Exciting Changes Coming from NYC Commercial Real Estate Developments

Exciting Changes Coming from NYC Commercial Real Estate Developments

New retail, office and manufacturing space will soon be coming to various parts of New York City. Even better, some of these changes will come to the city without having to sacrifice the historic buildings that have helped to give the city its unique character and allure. Here are a couple of the new and exciting changes that are taking place with commercial real estate in NYC.

New Office Complex Coming to Williamsburg

A massive new office complex being developed by Rubenstein Partners and Heritage Equity Partners is on its way to Williamsburg. Located at 25 Kent Avenue, the building will ultimately reach eight stories tall and will span more than 500,000 square feet. The first ground-up office building to be constructed in the neighborhood in more than 10 years, the building will house new offices as well as retail and light manufacturing space.

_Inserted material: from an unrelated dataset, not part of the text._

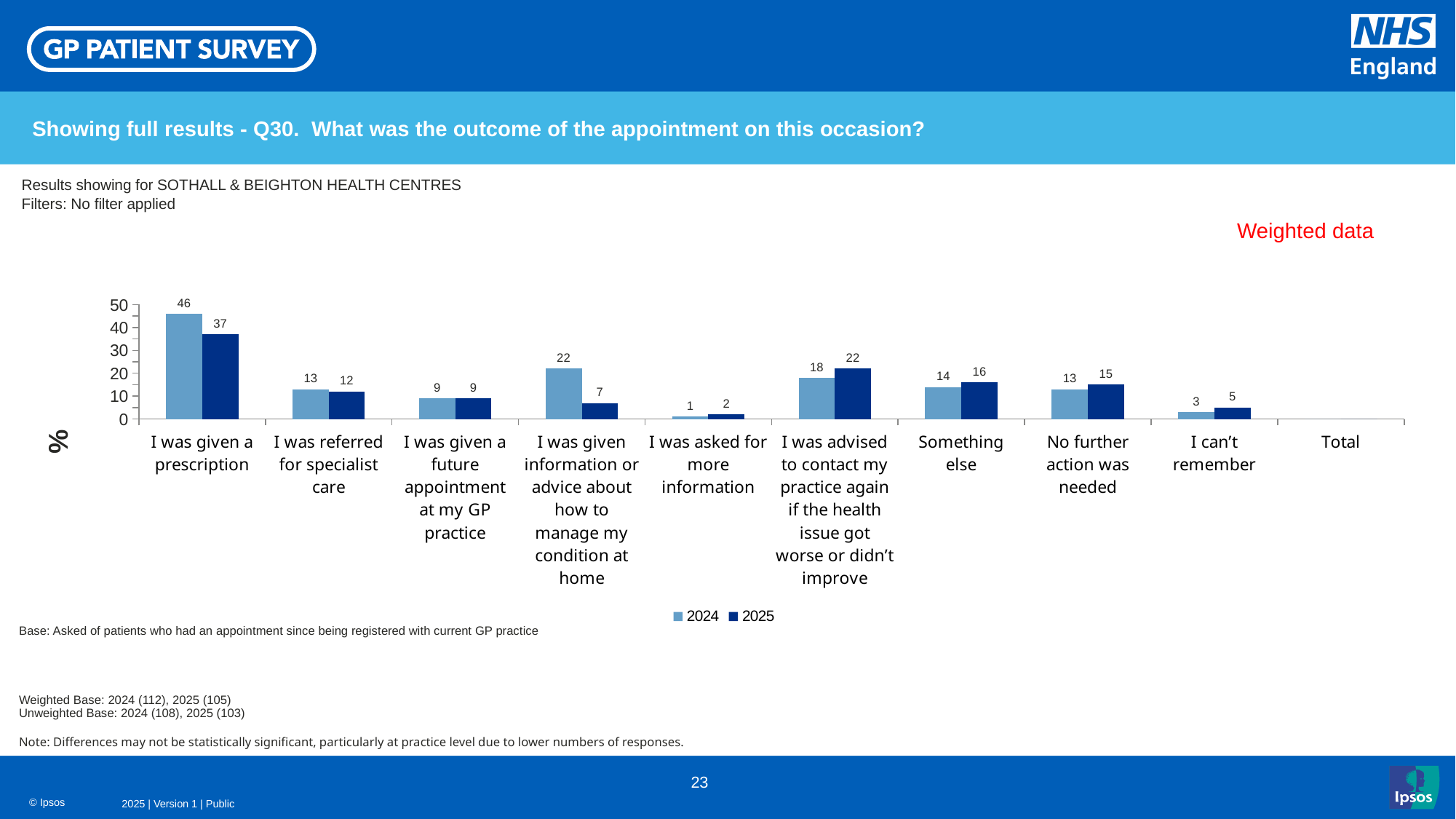
What is the difference between the 2024 and 2025 values for "I was given a prescription"? 9 Which category has the lowest 2024 value? I was asked for more information Which category has the highest 2025 value? I was given a prescription What kind of chart is shown on the slide? Bar chart Is the 2024 value for "I was given information or advice about how to manage my condition at home" greater or less than 20? greater What is the 2025 value for "No further action was needed"? 15 What is the 2025 value for "I was given information or advice about how to manage my condition at home"? 7 How many series does the legend list? 2 Which two years are listed in the chart legend? 2024 and 2025 What is the 2024 value for "I can't remember"? 3 What is the 2024 value for "I was given a prescription"? 46 For "I was advised to contact my practice again if the health issue got worse or didn't improve", which year has the larger value, 2024 or 2025? 2025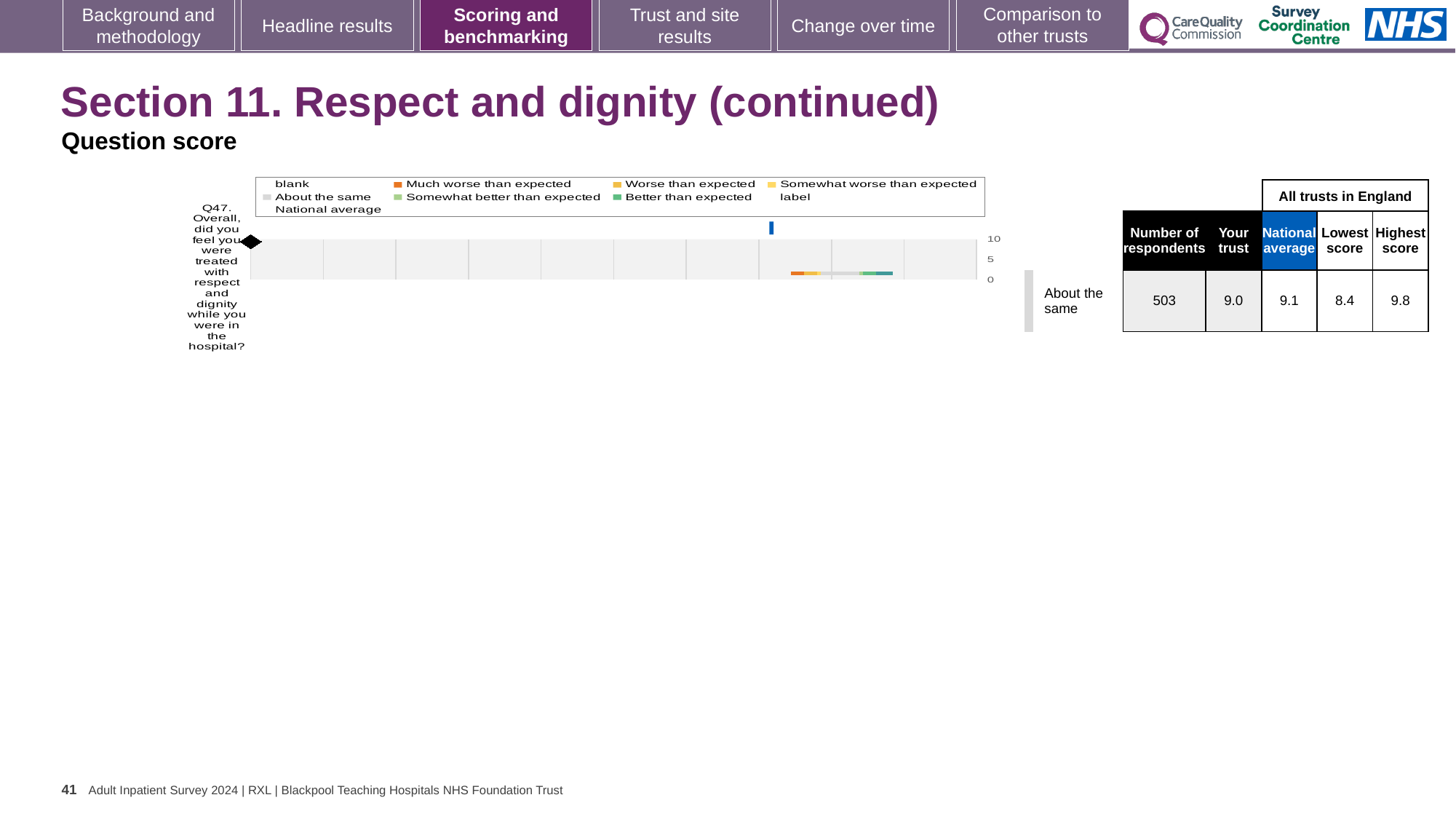
Which is larger for Q47, the 'Your trust' score or the National average? National average What benchmarking category is given for Q47 next to the chart? About the same How many questions are plotted on the chart? 1 What is the highest value shown on the chart's axis? 10 What is the National average score for Q47 shown in the table next to the chart? 9.1 What is the Lowest score among all trusts in England for Q47? 8.4 How many respondents answered Q47? 503 What is the 'Your trust' score for Q47 shown in the table next to the chart? 9.0 What is the difference between the National average and the 'Your trust' score for Q47? 0.1 What kind of chart is used to show the Q47 question score? bar chart What is the difference between the Highest score and the Lowest score for Q47? 1.4 What is the Highest score among all trusts in England for Q47? 9.8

Designed by Gensler and Hollwich Kushner, the building itself will feature a red brick façade with punched windows on two sides and a glass curtain wall on the other two sides. Covering an entire city block, the development will be bound by Kent and Wythe Avenues and North 13th and North 12th Streets. Building tenants will enjoy access to a roof deck as well as private balconies located on each floor. The project also includes a new public plaza as well as several new restaurants open to the public. Construction on the project is expected to be complete by the end of the year.

Brooklyn Site Near Prospect Park May Bring New Retail to the Area

A site in Brooklyn at the southwest corner of Prospect Park is going through some major changes, but the original plans have been changed. Located in the Park Slope Historic District, the property was originally slated to be transformed into condos. Hidrock Realty recently presented its plans for approval to the Landmarks Preservation Commission, however, and the new plans call for bringing more retail space to the area. This process would involve restoring a strip of single-story retail space that borders the former Pavilion Theatre.

Constructed on the site of the Marathon Theatre, which was in existence from 1908 through 1927, the theatre now known as Pavilion Theatre was opened in August 1928 with 1,516 seats. The theatre was subsequently closed in 1978 and stood unused for over a decade before it was taken over by a new operator in September 1995 and reopened as the Pavilion Theatre in 1996. The theatre was converted from three screens to 9 screens in October 2004.

Hidrock purchased both the Pavilion Theatre and the land next to it in 2006 for $16 million. Plans for the space were originally presented to the Landmarks Preservation Commission in July and August 2015, while the theater was sold last year to a group of investors who have extended a longterm lease to Nitehawk Cinemas after converting it to a 7-screen theatre. The original plans for the retail space sought to bring a 24-condo building designed by Morris Adjmi to the site. Hidrock has since decided to spruce up the existing 1920s structure instead. Plans for the restoration of the building have been approved by the Landmarks Preservation Commission.